Qualora un detenuto si trovasse in tali condizioni, quindi, il trattamento si dovrebbe considerare inumano o degradante ed egli sarebbe legittimato a proporre reclamo ai sensi dell’art. 35 della Legge sull’ordinamento penitenziario nonché ad ottenere il risarcimento del danno.
Ma quali sono, concretamente, gli spazi minimi che devono essere garantiti a ciascun detenuto perché l’art. 3 CEDU possa dirsi rispettato? Nel calcolo di tali spazi vanno o meno considerati i mobili presenti all’interno della cella? La Corte di Cassazione, con sentenza n. 18681 del 11 maggio 2022, ha operato una ricognizione degli approdi giurisprudenziali raggiunti sul punto, fornendo una chiara risposta ai quesiti sopra formulati.
La Suprema Corte, infatti, nel provvedimento citato ha:
- richiamato le pronunce della Corte Edu (tra le quali cfr. Music c. Croazia) per le quali, affinchè lo Stato non incorra nella violazione del divieto di trattamenti inumani o degradanti, lo spazio individuale minimo da assicurare ad ogni detenuto è di tre metri quadrati. Per calcolare lo spazio, segnatamente, i giudici di Strasburgo ritengono che "l'importante è determinare se i detenuti hanno la possibilità di muoversi normalmente nella cella" e che il calcolo della superficie disponibile nella cella deve includere lo spazio occupato dai mobili;
- richiamato la pronuncia delle Sez. Un. c. d. Commisso n. 6551/2021, le quali hanno ulteriormente precisato che, nella valutazione dello spazio individuale minimo, si deve avere riguardo alla superficie che assicura il normale movimento nella cella e, pertanto, vanno detratti gli arredi tendenzialmente fissi al suolo, tra cui rientrano i letti a castello. Per le Sezioni Unite, invero, “la superficie destinata al movimento nella cella è limitata dalle pareti nonchè dagli arredi che non si possono in alcun modo spostare e che, quindi, fungono da parete o costituiscono uno spazio inaccessibile”;
- rilevato che la lettura delle Sezioni Unite Commisso è suffragata dall'etimologia del sostantivo della lingua italiana "mobile", cui corrisponde quello della lingua francese "meuble", utilizzata dalla Corte EDU e che indica un oggetto che può essere spostato;
- concluso che – al pari del letto a castello, in relazione al quale si erano pronunciate le Sezioni Unte – anche il letto singolo, nel caso in cui sia ancorato al suolo, non è da considerarsi un mobile in quanto i detenuti all'interno della cella non possono utilizzare lo spazio dallo stesso occupato per camminare e per spostarsi.

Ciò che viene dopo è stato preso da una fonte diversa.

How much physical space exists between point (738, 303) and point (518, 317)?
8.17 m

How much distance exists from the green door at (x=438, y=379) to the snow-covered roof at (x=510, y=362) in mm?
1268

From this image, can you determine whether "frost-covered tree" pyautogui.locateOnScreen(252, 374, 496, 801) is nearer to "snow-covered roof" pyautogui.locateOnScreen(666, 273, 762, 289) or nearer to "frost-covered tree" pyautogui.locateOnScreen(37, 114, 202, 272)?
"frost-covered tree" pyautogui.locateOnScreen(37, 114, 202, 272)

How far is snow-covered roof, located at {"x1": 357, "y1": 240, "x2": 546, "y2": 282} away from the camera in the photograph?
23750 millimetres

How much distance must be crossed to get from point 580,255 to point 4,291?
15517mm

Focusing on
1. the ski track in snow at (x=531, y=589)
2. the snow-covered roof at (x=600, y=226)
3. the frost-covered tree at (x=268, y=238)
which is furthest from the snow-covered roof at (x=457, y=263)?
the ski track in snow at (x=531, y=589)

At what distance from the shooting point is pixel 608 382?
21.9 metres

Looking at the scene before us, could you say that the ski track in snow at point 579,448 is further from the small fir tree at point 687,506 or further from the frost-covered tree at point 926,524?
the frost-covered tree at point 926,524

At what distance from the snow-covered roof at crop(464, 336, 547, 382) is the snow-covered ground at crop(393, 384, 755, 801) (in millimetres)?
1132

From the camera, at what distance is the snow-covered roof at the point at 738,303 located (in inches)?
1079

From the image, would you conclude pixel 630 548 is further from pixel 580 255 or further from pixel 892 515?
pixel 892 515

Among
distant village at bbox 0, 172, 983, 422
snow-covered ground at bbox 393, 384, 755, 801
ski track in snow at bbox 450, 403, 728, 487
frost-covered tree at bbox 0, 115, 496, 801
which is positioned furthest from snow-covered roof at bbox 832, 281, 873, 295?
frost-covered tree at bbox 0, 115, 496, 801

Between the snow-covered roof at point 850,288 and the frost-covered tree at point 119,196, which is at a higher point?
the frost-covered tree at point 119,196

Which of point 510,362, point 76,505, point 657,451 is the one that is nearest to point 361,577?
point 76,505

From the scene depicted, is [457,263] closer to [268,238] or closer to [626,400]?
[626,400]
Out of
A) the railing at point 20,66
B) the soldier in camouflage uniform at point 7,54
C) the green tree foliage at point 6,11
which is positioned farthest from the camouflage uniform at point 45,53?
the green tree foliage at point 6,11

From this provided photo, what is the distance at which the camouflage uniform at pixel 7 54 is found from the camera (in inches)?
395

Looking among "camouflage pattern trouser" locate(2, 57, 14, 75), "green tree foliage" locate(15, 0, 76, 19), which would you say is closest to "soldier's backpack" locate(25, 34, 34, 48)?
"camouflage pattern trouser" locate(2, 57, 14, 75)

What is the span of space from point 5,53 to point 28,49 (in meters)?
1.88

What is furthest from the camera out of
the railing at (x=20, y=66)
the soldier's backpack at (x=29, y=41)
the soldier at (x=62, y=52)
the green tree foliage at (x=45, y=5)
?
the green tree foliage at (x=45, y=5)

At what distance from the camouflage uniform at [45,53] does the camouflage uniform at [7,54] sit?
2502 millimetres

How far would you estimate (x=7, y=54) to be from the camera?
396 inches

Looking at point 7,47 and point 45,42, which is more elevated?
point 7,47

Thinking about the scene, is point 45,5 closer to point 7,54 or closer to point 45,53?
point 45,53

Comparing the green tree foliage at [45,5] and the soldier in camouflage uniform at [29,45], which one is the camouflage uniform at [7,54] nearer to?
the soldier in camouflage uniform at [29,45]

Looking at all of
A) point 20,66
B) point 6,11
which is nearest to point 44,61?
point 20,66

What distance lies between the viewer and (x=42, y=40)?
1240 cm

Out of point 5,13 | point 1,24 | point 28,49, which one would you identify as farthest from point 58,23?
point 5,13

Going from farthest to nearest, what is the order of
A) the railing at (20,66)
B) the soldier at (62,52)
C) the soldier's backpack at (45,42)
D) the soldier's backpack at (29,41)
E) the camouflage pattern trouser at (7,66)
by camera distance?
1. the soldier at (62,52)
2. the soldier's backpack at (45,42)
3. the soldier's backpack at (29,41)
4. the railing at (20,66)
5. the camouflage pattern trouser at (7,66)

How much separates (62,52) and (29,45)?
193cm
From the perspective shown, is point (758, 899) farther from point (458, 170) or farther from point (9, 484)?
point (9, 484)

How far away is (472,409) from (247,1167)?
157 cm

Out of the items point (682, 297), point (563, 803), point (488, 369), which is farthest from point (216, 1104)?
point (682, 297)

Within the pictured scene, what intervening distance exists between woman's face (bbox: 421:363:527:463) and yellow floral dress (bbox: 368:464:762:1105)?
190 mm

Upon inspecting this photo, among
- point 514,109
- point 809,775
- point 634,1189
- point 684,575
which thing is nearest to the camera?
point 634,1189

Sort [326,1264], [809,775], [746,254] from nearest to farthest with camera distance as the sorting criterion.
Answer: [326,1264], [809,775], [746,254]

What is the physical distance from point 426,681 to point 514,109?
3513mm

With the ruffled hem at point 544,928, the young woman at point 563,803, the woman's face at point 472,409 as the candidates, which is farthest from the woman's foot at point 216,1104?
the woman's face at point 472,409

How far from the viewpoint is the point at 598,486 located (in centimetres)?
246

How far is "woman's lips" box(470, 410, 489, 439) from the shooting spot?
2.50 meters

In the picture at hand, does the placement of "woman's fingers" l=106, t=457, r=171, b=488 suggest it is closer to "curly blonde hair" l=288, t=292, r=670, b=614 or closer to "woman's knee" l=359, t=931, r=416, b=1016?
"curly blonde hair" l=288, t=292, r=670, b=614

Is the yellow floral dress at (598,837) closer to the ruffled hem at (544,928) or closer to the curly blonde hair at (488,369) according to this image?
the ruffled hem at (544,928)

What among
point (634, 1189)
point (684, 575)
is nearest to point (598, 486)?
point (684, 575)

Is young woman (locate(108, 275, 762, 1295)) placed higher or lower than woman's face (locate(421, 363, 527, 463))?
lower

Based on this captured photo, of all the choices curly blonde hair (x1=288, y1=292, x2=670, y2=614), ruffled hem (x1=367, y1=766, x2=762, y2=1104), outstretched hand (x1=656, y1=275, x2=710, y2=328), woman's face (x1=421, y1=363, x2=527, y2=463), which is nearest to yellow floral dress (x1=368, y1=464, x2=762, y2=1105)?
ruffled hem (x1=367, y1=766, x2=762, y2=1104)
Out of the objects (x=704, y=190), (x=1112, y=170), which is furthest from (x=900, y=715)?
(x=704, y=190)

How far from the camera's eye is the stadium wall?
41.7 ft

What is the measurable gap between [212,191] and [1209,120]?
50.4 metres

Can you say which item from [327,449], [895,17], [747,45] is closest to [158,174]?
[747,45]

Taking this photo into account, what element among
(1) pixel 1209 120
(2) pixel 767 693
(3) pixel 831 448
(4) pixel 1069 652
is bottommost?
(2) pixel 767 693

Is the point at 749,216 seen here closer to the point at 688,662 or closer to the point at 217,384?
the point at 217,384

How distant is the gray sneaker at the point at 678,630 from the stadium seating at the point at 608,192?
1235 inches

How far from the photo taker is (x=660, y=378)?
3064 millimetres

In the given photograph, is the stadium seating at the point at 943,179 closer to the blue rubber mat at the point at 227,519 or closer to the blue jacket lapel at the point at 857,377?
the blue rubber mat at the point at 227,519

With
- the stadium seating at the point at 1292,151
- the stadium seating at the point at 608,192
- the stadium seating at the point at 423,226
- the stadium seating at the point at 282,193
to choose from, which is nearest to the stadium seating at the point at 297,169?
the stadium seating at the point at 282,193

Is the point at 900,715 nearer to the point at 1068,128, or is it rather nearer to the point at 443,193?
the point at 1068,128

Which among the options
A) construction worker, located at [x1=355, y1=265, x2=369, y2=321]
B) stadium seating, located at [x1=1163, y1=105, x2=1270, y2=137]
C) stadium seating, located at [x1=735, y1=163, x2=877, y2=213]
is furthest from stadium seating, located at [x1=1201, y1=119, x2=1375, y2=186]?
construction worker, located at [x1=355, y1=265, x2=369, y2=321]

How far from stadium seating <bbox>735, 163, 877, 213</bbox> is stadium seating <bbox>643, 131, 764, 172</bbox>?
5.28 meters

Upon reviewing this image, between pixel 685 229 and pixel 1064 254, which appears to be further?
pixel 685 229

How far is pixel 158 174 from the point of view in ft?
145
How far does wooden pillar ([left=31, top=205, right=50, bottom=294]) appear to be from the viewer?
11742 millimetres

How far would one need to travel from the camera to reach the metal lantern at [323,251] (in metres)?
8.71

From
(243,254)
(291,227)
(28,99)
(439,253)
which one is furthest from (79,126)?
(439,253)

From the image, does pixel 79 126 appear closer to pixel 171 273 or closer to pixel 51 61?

Il caso di specie, in particolare, vedeva come protagonista un soggetto che aveva chiesto il risarcimento del danno per essere stato collocato, finchè era detenuto in carcere, in una cella con uno spazio vivibile inferiore ai 3 metri quadri, con limitate possibilità di uscire dalla stessa.
Il Giudice di sorveglianza, quindi, aveva riconosciuto a questo soggetto il risarcimento.
Il Ministero della Giustizia – Dipartimento dell’Amministrazione Penitenziaria aveva quindi proposto reclamo avverso tale decisione, ma il Tribunale di Sorveglianza lo aveva rigettato.
Il Ministero, pertanto, aveva proposto ricorso in Cassazione, dolendosi dell’erronea applicazione dell’art. 35 ord. pen. come interpretato dalla Corte Edu, con riferimento ai criteri di calcolo della superficie detentiva media goduta dal detenuto.
Annullando con rinvio l’ordinanza impugnata, la Cassazione ha dunque operato le importanti precisazioni esaminate sul tema.